運動をしないと血糖値が下がらない仕組み

糖尿病の人は運動をしないと血糖値が下がらないと紹介しましたら、糖尿病だけでなく糖尿病予備群と呼ばれる人も同様です。糖尿病予備群は血糖値を下げるホルモンのインスリンはまだ大きくは減っていないので、インスリンによって血糖値が下がる仕組みによってブドウ糖を細胞に取り込んでいくことができます。ところが、糖尿病まで進んでしまうと、インスリンだけではブドウ糖を取り込みにくくなっているので、運動をしないといけないのです。
食事をするとブドウ糖だけでなく脂肪酸も細胞に取り込まれて、細胞内のミトコンドリアの中でエネルギー代謝が起こり、エネルギー物質のATP(アデノシン三リン酸)が発生します。これはエネルギー物質であって、エネルギーは発生しているわけではありません。ATPからリン酸が一つ外れてADP(アデノシン二リン酸)となり、さらにリン酸が一つ外れてAMP(アデノシン一リン酸)になるとエネルギー物質を発生させなければならない状態となることからAMPキナーゼという酵素が活性化されます。
AMPキナーゼが活性化されると、インスリンなしでもGLUT4という血液中のブドウ糖を細胞内に取り込む輸送体が細胞の中から細胞の表面に移動してきます。これによってブドウ糖が細胞に取り込まれて、ミトコンドリアでATPが作られるようになります。AMPキナーゼは運動をしたときに活性化が進んでブドウ糖の取り込みが進みます。

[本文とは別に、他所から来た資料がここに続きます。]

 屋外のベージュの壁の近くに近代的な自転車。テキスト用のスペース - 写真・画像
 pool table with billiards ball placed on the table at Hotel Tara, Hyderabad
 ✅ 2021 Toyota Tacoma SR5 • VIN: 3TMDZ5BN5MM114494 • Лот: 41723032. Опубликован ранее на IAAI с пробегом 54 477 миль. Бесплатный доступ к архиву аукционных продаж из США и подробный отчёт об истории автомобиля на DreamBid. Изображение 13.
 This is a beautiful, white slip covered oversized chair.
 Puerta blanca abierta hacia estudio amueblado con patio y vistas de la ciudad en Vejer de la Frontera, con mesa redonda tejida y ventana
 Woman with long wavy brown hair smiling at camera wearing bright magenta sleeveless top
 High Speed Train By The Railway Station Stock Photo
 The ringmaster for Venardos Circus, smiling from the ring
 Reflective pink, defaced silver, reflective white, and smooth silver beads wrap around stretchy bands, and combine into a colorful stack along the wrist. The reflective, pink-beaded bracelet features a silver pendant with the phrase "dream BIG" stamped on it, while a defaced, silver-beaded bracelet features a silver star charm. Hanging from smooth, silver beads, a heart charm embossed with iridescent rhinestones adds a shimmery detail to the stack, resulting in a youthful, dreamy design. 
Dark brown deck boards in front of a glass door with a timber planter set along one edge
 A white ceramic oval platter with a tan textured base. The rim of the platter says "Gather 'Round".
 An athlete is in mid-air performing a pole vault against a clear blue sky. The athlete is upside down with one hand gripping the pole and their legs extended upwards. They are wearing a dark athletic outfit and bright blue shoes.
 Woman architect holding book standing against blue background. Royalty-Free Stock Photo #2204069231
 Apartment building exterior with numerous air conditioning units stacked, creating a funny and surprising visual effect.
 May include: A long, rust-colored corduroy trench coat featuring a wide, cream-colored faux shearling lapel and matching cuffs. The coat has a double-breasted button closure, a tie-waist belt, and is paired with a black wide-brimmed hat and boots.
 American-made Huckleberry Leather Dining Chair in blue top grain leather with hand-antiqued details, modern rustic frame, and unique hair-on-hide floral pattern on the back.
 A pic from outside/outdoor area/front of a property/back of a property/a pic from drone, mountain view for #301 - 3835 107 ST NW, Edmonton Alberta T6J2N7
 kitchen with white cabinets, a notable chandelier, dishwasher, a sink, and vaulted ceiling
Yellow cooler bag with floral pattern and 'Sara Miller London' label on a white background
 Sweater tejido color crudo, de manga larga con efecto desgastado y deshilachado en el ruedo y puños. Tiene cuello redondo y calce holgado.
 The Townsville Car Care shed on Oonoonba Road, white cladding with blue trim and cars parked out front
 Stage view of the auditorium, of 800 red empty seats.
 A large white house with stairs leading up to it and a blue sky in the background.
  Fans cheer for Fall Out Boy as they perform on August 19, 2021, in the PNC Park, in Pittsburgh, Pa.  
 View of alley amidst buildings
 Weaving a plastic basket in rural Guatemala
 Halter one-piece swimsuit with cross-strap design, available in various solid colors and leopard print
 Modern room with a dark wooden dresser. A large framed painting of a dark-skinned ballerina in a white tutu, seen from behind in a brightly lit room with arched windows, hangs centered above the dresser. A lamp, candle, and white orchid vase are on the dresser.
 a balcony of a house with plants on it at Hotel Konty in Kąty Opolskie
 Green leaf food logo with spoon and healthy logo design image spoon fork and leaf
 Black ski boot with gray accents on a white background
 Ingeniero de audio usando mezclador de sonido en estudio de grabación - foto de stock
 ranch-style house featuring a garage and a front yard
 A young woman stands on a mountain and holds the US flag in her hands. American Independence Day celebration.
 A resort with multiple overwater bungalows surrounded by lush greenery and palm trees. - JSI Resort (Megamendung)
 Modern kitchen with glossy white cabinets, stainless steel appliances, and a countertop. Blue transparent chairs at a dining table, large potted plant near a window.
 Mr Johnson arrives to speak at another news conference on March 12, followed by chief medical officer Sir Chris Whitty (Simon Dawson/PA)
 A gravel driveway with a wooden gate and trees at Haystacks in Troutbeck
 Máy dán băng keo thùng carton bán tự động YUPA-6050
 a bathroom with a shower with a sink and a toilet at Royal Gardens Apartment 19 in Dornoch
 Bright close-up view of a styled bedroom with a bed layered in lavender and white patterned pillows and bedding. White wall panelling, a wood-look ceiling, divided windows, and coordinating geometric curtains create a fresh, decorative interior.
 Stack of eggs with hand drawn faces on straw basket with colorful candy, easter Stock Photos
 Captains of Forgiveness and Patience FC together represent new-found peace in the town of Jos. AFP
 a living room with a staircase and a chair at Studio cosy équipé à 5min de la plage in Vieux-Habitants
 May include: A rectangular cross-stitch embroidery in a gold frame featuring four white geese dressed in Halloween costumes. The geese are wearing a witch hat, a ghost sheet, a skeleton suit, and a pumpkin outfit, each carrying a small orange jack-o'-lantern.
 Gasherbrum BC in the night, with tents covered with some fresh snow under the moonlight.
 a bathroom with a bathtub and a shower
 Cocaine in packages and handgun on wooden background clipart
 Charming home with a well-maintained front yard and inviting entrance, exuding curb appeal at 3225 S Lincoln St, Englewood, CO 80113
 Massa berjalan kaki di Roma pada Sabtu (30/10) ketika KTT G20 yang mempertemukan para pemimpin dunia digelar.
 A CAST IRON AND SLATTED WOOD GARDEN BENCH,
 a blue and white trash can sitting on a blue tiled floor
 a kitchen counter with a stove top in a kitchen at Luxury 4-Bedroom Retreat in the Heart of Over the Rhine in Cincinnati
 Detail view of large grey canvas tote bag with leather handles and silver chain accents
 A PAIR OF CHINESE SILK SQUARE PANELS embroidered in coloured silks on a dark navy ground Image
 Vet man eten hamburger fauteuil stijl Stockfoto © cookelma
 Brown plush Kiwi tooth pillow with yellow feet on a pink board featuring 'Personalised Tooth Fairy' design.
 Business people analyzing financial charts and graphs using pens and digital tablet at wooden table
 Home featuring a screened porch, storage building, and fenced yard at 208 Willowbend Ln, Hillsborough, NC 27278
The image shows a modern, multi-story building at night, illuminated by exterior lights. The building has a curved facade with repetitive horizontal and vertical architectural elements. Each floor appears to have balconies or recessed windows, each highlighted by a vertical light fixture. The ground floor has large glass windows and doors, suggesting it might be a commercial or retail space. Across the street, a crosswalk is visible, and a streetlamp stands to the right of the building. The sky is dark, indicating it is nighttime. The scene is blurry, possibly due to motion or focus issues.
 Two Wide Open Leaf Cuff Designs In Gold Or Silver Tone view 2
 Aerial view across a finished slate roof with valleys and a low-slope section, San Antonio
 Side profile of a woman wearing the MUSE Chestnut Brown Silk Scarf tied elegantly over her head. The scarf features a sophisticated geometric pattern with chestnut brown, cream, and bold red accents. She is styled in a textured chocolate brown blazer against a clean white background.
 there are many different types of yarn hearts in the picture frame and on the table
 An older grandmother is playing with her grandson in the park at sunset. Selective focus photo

特に取り込みが進むのは骨格筋で、下半身(ヘソから下)には骨格筋の70%ほどがあります。下半身の骨格筋を刺激するには歩くのが効果的であり、有酸素運動のウォーキングでは酸素を使ってブドウ糖を代謝させる赤筋(遅筋)が強く刺激されます。ということは、歩いて血糖値を下げるためには歩いて赤筋を鍛えることが大切で、同じ歩くにしても筋肉の刺激が高まるように歩幅を広げて、勢いよく進んでいくアクティブウォーキングを心がけるようにしてほしいのです。